- _Alıntı metin_:
+ + + + +

GAZETELERDEN ÖRNEKLERLE FOTOĞRAF EDİTÖRLÜĞÜ İŞLEYİŞİNİN DEĞERLENDİRİLMESİ
Şebnem Soygüder
Ege Üniversitesi Bu çalışmada gazetelerde yer alan ya da aldığı sanılan fotoğraf editörlüğü kurumu ve fotoğraf editörlerinin masasına gelen fotoğrafları neye dayanarak değerlendirdikleri, seçtikleri, kadrajladıkları, değiştirdikleri (müdahale) açıklanacaktır. Bunlar yapılırken etik ilkelerin göz önünde bulundurulup bulundurulmadığı sorgulanacaktır.
Fotoğrafları “teknik” ve “içerik” olarak değerlendirip, nasıl değerlendirildiklerine dair birtakım sonuçlara ulaşma işlevine “Fotoğrafı okuma” diyoruz. Fotoğrafla haşır neşir olanlar, fotoğraf çekenler ve bunu değerlendirenler artık fotoğrafa sıradan bir insan gibi bakmaz, onu okurlar. Gazetelerde haber fotoğrafçıları ve fotoğraf editörleri bu okuma işini ustalıkla yaparlar. Ancak yine de çeşitli görüntü fırsatları içinden fotoğrafçı, birkaç tane seçer ve çeker; fotoğraf editörü ise bunlardan birine karar veren mekanizmadır.

+ + + + +

- _Verilen satırlar_:

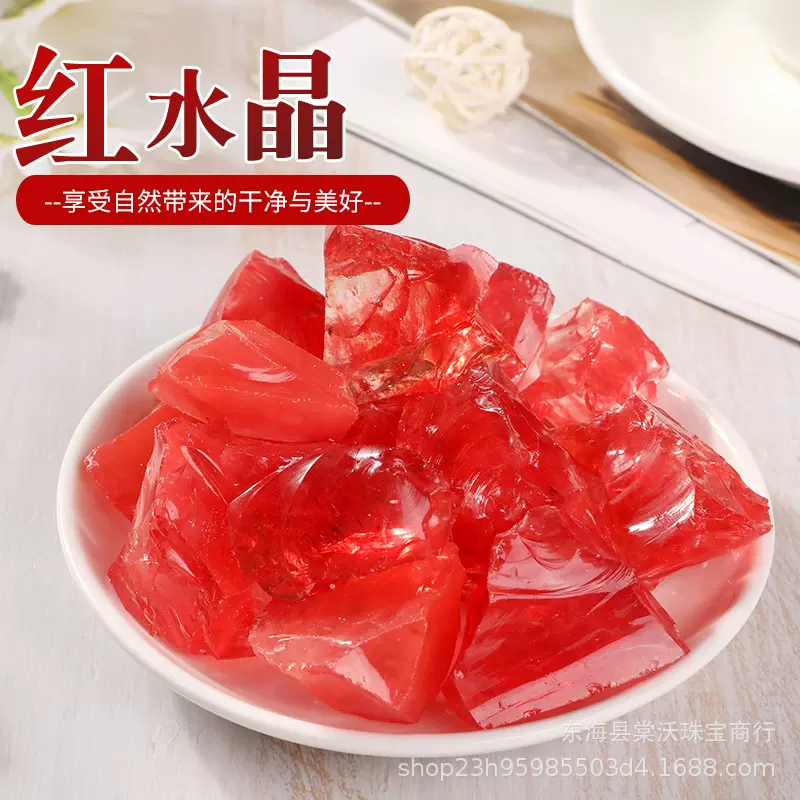 厂家供应天然红水晶原石 碎石 红熔炼石  香薰石扩香石水晶原石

+ + + + +

- _Yapılacak iş 1_:
Alıntı metne göre şu soruları cevaplayın:
(a) Çalışmada neyin göz önünde bulundurulup bulundurulmadığı sorgulanacak?
(b) Fotoğrafları "teknik" ve "içerik" olarak değerlendirme işlevine ne ad veriliyor?
(c) Fotoğrafçının çektikleri arasından birine kim karar veriyor?
- _Yapılacak iş 2_: Alıntı metinde "GAZETELERDEN ÖRNEKLERLE FOTOĞRAF" ile "bulundurulup bulundurulmadığı sorgulanacaktır." arasındaki kısmı, bu iki ifade de dahil olmak üzere, hiç değiştirmeden yeniden yazın.
Satırların alıntı metinle hiçbir ilgisi yok.

- _Cevap 1_:
(a) Etik ilkeler.
(b) "Fotoğrafı okuma".
(c) Fotoğraf editörü.

- _Cevap 2_:
GAZETELERDEN ÖRNEKLERLE FOTOĞRAF EDİTÖRLÜĞÜ İŞLEYİŞİNİN DEĞERLENDİRİLMESİ
Şebnem Soygüder
Ege Üniversitesi Bu çalışmada gazetelerde yer alan ya da aldığı sanılan fotoğraf editörlüğü kurumu ve fotoğraf editörlerinin masasına gelen fotoğrafları neye dayanarak değerlendirdikleri, seçtikleri, kadrajladıkları, değiştirdikleri (müdahale) açıklanacaktır. Bunlar yapılırken etik ilkelerin göz önünde bulundurulup bulundurulmadığı sorgulanacaktır.